> _WHAT YOU WILL DO_:
1. What does DRY stand for in the module summary?
2. From the module summary, quote the passage that begins with the words containing "Skip to content" and ends with "Don't Repeat Yourself)".

> _SELECTED EXTRACT_:
+-------+

Skip to content

Module 5 Summary

Mastering Code Reusability — From Basics to Best Practices


Key Concepts Review

1. Function Basics

Core Concepts:

  • Functions are reusable code blocks (DRY: Don't Repeat Yourself)
  • Functions encapsulate logic and improve code maintainability

Syntax:

python
def function_name(parameters):
    """Docstring (optional)"""
    # Function body
    return result

Return Values:

  • Single value: return x
  • Multiple values (tuple): return mean, max, min
  • Dictionary: return {'mean': mean, 'max': max}
  • No return value: return None (implicit)

2. Function Arguments

Parameter Type Summary

Parameter TypeSyntaxOrderExample
Positionalfunc(a, b)Matterspower(2, 3)
Defaultfunc(a, b=10)Has default valuegreet(name, greeting="Hello")
Keywordfunc(a=1, b=2)Doesn't matterfunc(age=30, name="Alice")
Variable positionalfunc(*args)Any number of argssum(*numbers)
Variable keywordfunc(**kwargs)Any number of kwargscreate(**info)
Keyword-onlyfunc(*, kwonly)After * must use keywordfunc(income, *, tax_rate=0.25)

Parameter Order:

python
def function(
    pos1, pos2,              # Positional parameters
    default_arg=10,          # Default parameter
    *args,                   # Variable positional parameters
    kwonly_arg,              # Keyword-only parameter
    **kwargs                 # Variable keyword parameters
):
    pass

⚠️ Warning:

python
# ❌ Don't use mutable objects as default parameters
def add_item(item, items=[]):
    items.append(item)
    return items

# ✅ Correct approach
def add_item(item, items=None):
    if items is None:
        items = []
    items.append(item)

+-------+

> _INFORMATION GIVEN_:

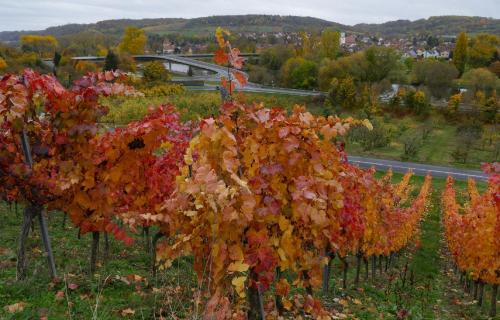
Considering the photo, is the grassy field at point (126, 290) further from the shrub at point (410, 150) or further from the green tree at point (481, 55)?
the green tree at point (481, 55)

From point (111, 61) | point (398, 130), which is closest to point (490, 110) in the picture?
point (398, 130)

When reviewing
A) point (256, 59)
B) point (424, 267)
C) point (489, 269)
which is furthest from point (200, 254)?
point (256, 59)

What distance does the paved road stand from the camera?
Result: 108 ft

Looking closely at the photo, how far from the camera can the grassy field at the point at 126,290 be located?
5318 millimetres

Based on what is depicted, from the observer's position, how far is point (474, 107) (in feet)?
169

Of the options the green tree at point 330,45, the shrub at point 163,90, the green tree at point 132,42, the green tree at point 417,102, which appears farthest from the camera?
the green tree at point 132,42

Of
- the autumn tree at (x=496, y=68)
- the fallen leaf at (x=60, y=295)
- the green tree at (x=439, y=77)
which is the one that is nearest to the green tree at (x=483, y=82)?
the green tree at (x=439, y=77)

+-------+

> _SOLUTION LIST_:
1. Don't Repeat Yourself

2.
Skip to content

Module 5 Summary

Mastering Code Reusability — From Basics to Best Practices


Key Concepts Review

1. Function Basics

Core Concepts:

  • Functions are reusable code blocks (DRY: Don't Repeat Yourself)